An Australian Army Iriquois helicopter appeared to be involved in searching in the area where we were in North Malaita (which had been the centre of militia activity by the Malaita Eagle Force – the village up the road was home to the notorious Jimmy Rasta), being present in the area for three days. Australian public servants have been placed in key positions in ministries to discourage corruption and key leaders of the militias have been arrested.

The presence of RAMSI has boosted confidence in a brighter future and Solomon Islanders appear to be supportive of the intervention. Military and police interventions, however, are short-lived and it will be up to the actions of governments and aid organisations whether the present mood of optimism is to prevail. It is the development programme that will deliver real gains to people in the country, or not.

A highlight of our stay in Auki, Malaita Province, was dinner in the company of the magistrate who wanted to share his bottle of Australian red (he is a gregarious Englishman), two documentary videomakers from the Czech Republiic and two Australian soldiers complete with assault rifles.

To summarise…

In conclusion, I can say that the KGA/ PMN have evolved into effective local organisations run by local people (Tony is now an adviser to the organisations) such as:

  • Roselyn Kabu Maemouri, now programme manager, who joined the programme in 1996 when it was run by APACE Australia
  • Florence Nodoro, who manages finances and organisational matters, has now been with KGA for five or so years
  • Mary Timothy, seed network (PMN) and training coordinator based on Kolombangara Island in the northern Solomons, has been a capable presence since 1997
  • Danny Besa’a, the agricultural trainer who earlier worked with the KGA before going to England, has now returned to the organization as a highly skilled volunteer.

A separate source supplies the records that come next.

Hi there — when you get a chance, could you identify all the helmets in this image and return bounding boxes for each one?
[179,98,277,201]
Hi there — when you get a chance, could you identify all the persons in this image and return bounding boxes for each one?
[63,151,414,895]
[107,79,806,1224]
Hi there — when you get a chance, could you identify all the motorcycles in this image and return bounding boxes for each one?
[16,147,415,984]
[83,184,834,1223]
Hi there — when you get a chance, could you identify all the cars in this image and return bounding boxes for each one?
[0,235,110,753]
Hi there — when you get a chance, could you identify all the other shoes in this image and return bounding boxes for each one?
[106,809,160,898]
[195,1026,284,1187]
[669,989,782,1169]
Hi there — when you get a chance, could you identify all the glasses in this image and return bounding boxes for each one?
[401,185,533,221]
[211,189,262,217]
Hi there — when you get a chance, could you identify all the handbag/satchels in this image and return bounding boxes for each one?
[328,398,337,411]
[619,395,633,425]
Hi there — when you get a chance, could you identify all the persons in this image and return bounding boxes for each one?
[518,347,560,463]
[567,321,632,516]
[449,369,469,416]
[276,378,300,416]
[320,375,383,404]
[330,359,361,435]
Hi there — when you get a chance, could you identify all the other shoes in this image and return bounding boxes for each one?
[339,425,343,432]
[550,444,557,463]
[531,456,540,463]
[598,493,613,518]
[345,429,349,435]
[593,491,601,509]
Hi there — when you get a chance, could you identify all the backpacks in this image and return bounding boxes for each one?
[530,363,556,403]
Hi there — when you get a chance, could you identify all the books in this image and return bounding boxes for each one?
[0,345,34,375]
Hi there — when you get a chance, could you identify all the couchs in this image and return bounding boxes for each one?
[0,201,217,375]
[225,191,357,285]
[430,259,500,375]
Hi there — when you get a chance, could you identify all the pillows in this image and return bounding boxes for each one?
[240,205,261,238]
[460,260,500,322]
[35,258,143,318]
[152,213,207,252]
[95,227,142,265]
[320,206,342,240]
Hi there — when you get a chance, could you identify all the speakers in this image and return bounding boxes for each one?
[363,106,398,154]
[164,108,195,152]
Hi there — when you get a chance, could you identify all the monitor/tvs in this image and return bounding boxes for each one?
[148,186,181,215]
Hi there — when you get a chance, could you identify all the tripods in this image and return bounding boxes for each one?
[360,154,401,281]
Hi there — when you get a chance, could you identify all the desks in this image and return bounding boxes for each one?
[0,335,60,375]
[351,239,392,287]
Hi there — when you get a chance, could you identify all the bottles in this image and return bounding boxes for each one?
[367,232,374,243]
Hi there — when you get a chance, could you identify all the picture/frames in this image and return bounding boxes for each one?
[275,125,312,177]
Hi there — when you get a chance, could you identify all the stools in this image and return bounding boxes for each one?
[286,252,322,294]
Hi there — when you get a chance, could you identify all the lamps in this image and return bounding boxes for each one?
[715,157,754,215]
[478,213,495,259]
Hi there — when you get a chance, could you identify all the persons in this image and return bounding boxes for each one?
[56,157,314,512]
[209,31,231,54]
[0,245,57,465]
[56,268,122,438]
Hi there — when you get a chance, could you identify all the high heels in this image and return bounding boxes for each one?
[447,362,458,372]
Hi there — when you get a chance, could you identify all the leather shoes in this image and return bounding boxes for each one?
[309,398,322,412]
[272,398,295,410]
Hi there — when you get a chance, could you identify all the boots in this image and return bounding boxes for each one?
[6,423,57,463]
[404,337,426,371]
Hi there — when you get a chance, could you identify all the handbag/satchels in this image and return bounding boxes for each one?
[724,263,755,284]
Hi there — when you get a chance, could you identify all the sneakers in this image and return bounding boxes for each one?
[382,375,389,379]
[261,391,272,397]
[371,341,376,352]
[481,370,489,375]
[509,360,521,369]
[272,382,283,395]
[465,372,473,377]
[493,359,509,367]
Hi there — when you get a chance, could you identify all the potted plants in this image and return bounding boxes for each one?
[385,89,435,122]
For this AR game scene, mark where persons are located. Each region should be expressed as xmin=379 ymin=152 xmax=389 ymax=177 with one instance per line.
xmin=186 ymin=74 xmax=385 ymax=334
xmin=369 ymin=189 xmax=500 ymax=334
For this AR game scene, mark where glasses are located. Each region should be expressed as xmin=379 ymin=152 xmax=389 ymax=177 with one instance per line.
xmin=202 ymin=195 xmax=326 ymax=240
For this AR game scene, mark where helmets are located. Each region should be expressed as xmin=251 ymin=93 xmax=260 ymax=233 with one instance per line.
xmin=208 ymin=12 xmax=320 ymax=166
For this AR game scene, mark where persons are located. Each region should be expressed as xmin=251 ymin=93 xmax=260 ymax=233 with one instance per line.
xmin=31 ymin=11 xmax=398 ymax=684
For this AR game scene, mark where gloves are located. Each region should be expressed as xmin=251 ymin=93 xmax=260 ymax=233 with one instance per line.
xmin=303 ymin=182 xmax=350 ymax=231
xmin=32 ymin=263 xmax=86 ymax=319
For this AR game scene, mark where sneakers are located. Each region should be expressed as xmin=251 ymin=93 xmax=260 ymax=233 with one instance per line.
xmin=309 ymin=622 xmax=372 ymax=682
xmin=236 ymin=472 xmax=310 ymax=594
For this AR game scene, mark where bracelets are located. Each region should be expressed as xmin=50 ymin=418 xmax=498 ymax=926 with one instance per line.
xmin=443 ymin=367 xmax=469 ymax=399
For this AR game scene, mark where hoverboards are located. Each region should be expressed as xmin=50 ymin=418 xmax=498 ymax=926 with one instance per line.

This indicates the success of training local people to assume leadership roles and developing local organisational skills – ‘building capacity’ in aid industry jargon – that was started all those years ago.

The need to find funding remains a challenge – that is a constant in the aid business – but funding has come through AusAID, OXFAM and the European Union.

As for TerraCircle, the aid consultancy started by a few ex-APACE employees, the start has been promising with involvement in the activities of the KGA, the SRYLP, MFFN and, through other members, in various initiatives in the region. The team is now a regional one, including a Solomon Islander, providing a partnership for regional development linking island states in the South Pacific and Australia.